Smith appeared in 30 games during his sophomore season but only started 20 during his junior season as he battled multiple injuries. He returned to full health for his senior season in 2022–23 and started all 34 games. Smith averaged 15.7 points with a league-leading 57.2% field goal percentage to earn first-team All-Southeastern Conference (SEC) honors. He declared for the 2023 NBA draft but returned to Mississippi State for his fifth year of collegiate eligibility. Smith averaged 15 points and 8 rebounds per game during the 2023–24 season and was named to the All-SEC first-team.

==Professional career==
After going undrafted in the 2024 NBA draft, Smith joined the Detroit Pistons for the 2024 NBA Summer League and on September 17, 2024, he signed with the team. However, he was waived on October 17 and on October 29, he joined the Motor City Cruise. On January 6, 2025, he signed a two-way contract with the Pistons. On April 13, Smith made his NBA debut against the Milwaukee Bucks in the final game of the regular season and scored 14 points with 8 rebounds. He became the second Hawaii high school graduate to appear in an NBA game after Red Rocha who last played in 1957.

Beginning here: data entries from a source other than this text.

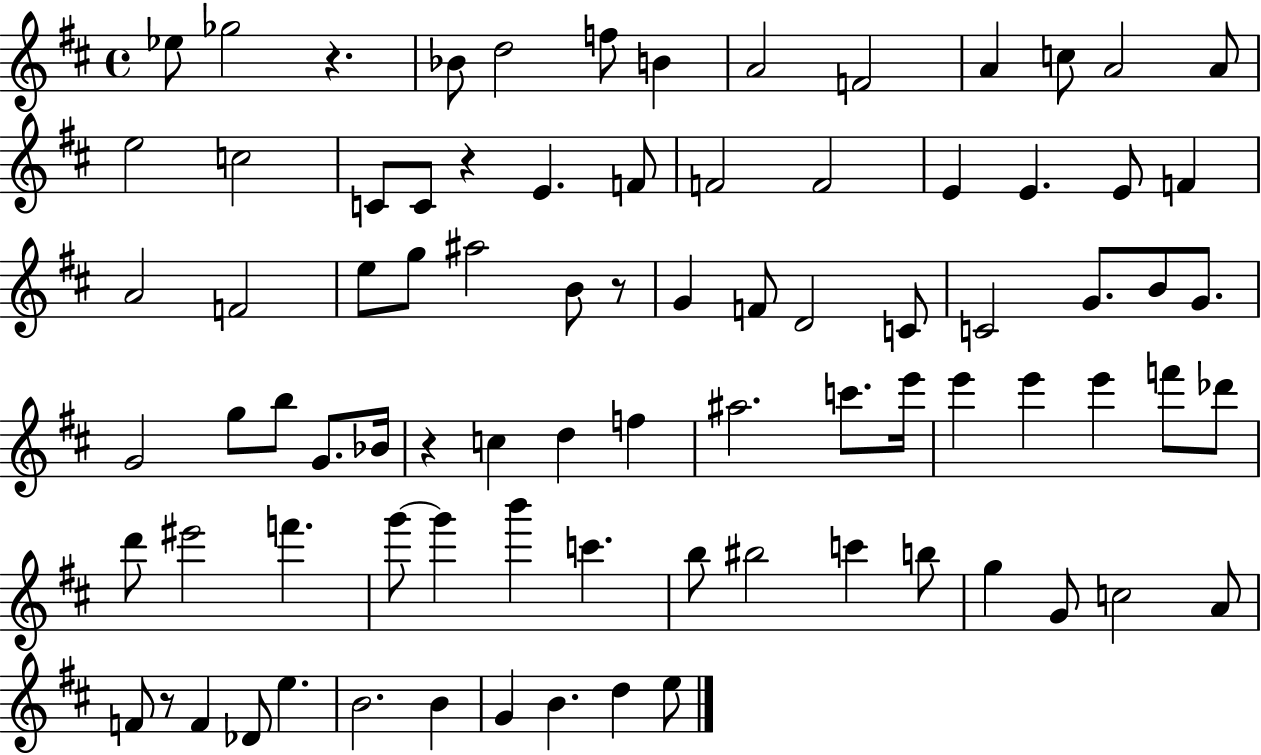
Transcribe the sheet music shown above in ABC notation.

X:1
T:Untitled
M:4/4
L:1/4
K:D
_e/2 _g2 z _B/2 d2 f/2 B A2 F2 A c/2 A2 A/2 e2 c2 C/2 C/2 z E F/2 F2 F2 E E E/2 F A2 F2 e/2 g/2 ^a2 B/2 z/2 G F/2 D2 C/2 C2 G/2 B/2 G/2 G2 g/2 b/2 G/2 _B/4 z c d f ^a2 c'/2 e'/4 e' e' e' f'/2 _d'/2 d'/2 ^e'2 f' g'/2 g' b' c' b/2 ^b2 c' b/2 g G/2 c2 A/2 F/2 z/2 F _D/2 e B2 B G B d e/2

On April 7, 2026, the Pistons signed Smith to a two-year, standard contract.

==Career statistics==

===NBA===
====Regular season====

| Year | Team | GP | GS | MPG | FG% | 3P% | FT% | RPG | APG | SPG | BPG | PPG |
|---|---|---|---|---|---|---|---|---|---|---|---|---|
| 2024–25 | Detroit | 1 | 0 | 22.0 | .667 | — | .667 | 8.0 | .0 | .0 | .0 | 14.0 |
| 2025–26 | Detroit | 15 | 0 | 9.1 | .500 | — | .667 | 3.3 | .9 | .1 | .4 | 3.7 |
| Career |  | 16 | 0 | 9.9 | .533 | — | .667 | 3.6 | .8 | .1 | .4 | 4.4 |

====Playoffs====

| Year | Team | GP | GS | MPG | FG% | 3P% | FT% | RPG | APG | SPG | BPG | PPG |
|---|---|---|---|---|---|---|---|---|---|---|---|---|
| 2026 | Detroit | 3 | 0 | 2.3 | 1.000 | — | — | .7 | .0 | .3 | .0 | 1.3 |
| Career |  | 3 | 0 | 2.3 | 1.000 | — | — | .7 | .0 | .3 | .0 | 1.3 |

==Personal life==
Smith was born to an African-American father and Samoan mother. His father, Galen, worked as a computer specialist for the Naval Oceanographic Office, and previously played college basketball in the United States Virgin Islands. Smith's mother, Shannel, played basketball for the South Alabama Jaguars. His older brother, Galen Jr., played basketball for the Xavier Gold Rush.

Smith's nickname, "Tolu", means "three" in Samoan as he was the third Galen in his family. He received his initials, G.E.M.S., because his parents considered him and his brother to be their "gems".